Leaving out all pictures, restate word for word the lines from the one with "A: Odocoileus hemionus (mule deer)." through the last line of the entries.

[Records provided Boundary: Start]

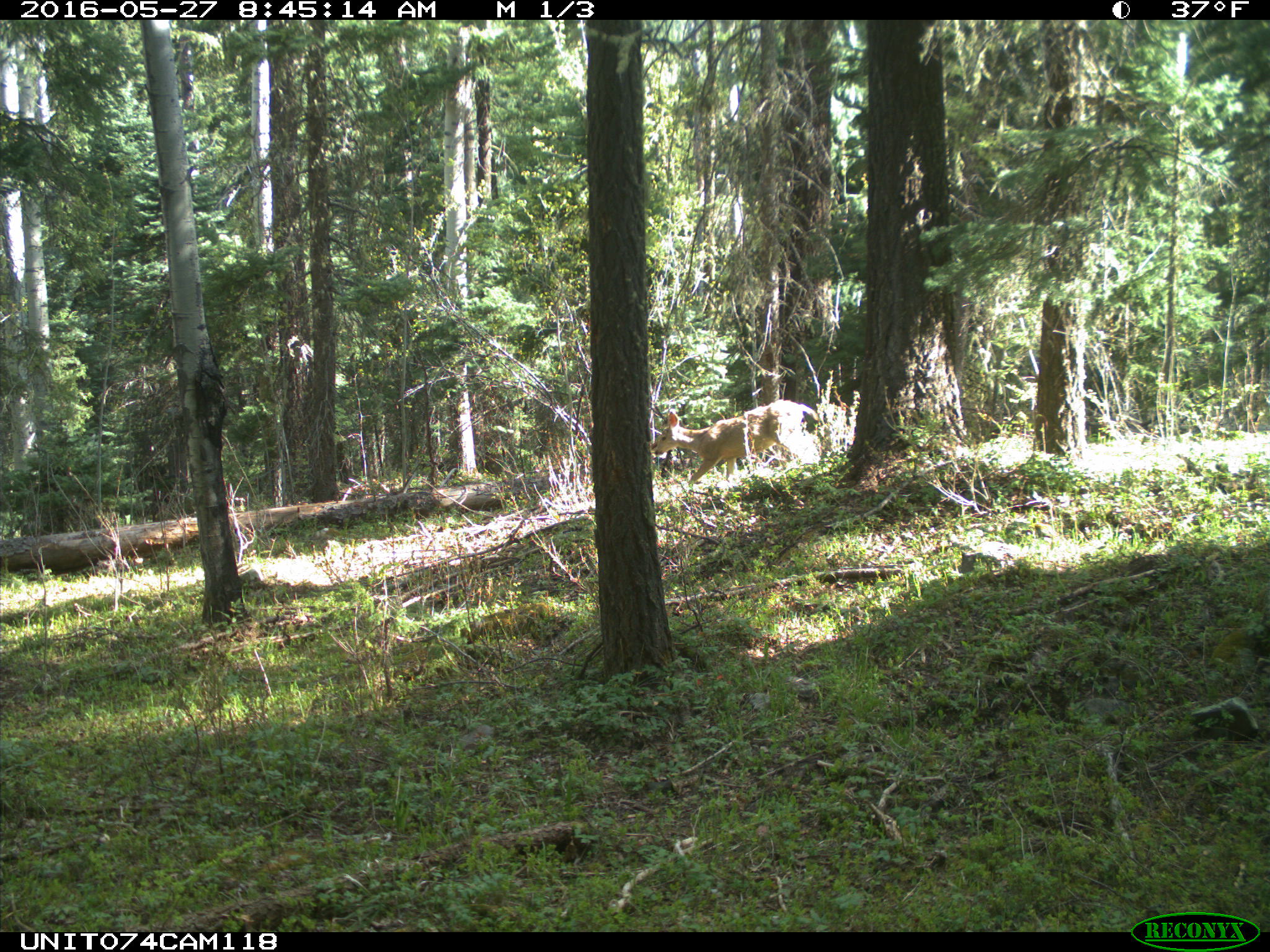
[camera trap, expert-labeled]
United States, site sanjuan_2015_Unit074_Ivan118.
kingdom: Animalia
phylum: Chordata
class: Mammalia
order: Artiodactyla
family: Cervidae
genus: Odocoileus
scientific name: Odocoileus hemionus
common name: mule deer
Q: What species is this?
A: Odocoileus hemionus (mule deer).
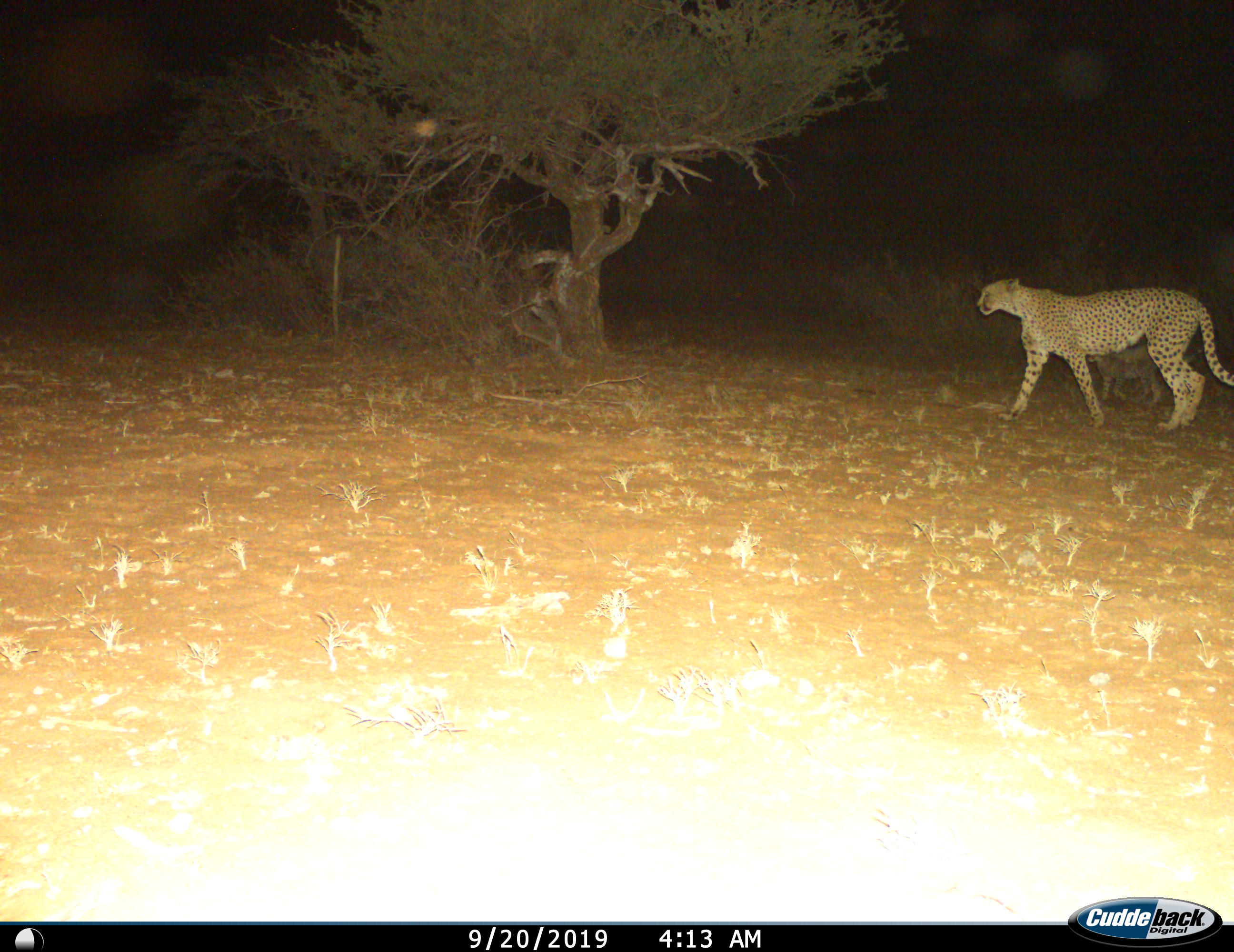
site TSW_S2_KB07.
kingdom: Animalia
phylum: Chordata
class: Mammalia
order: Carnivora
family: Felidae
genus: Acinonyx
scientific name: Acinonyx jubatus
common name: cheetah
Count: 1.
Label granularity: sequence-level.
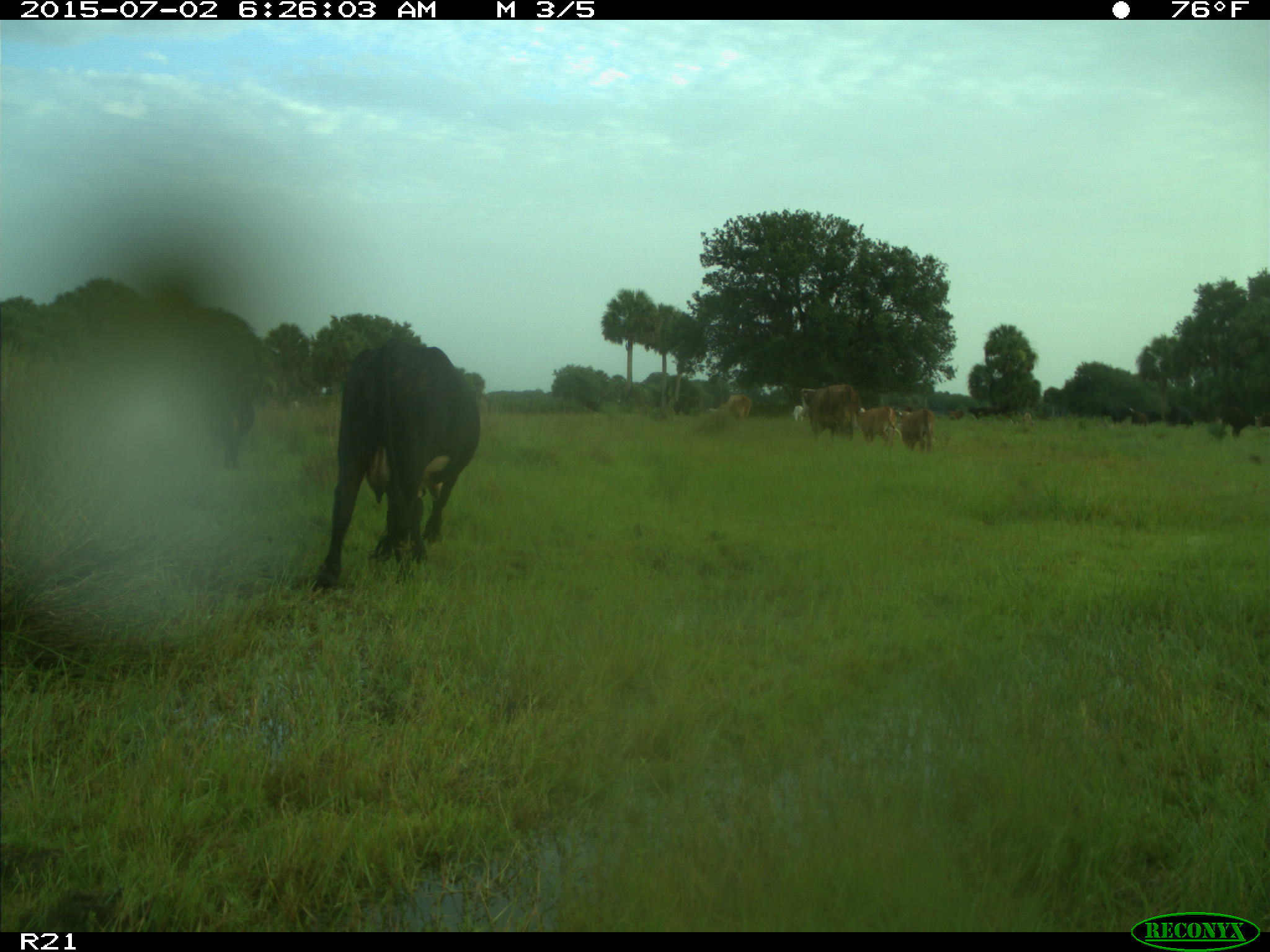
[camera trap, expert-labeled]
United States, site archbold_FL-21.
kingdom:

[Records provided Boundary: End]

▸ **Task solution**:
A: Odocoileus hemionus (mule deer).
site TSW_S2_KB07.
kingdom: Animalia
phylum: Chordata
class: Mammalia
order: Carnivora
family: Felidae
genus: Acinonyx
scientific name: Acinonyx jubatus
common name: cheetah
Count: 1.
Label granularity: sequence-level.
[camera trap, expert-labeled]
United States, site archbold_FL-21.
kingdom:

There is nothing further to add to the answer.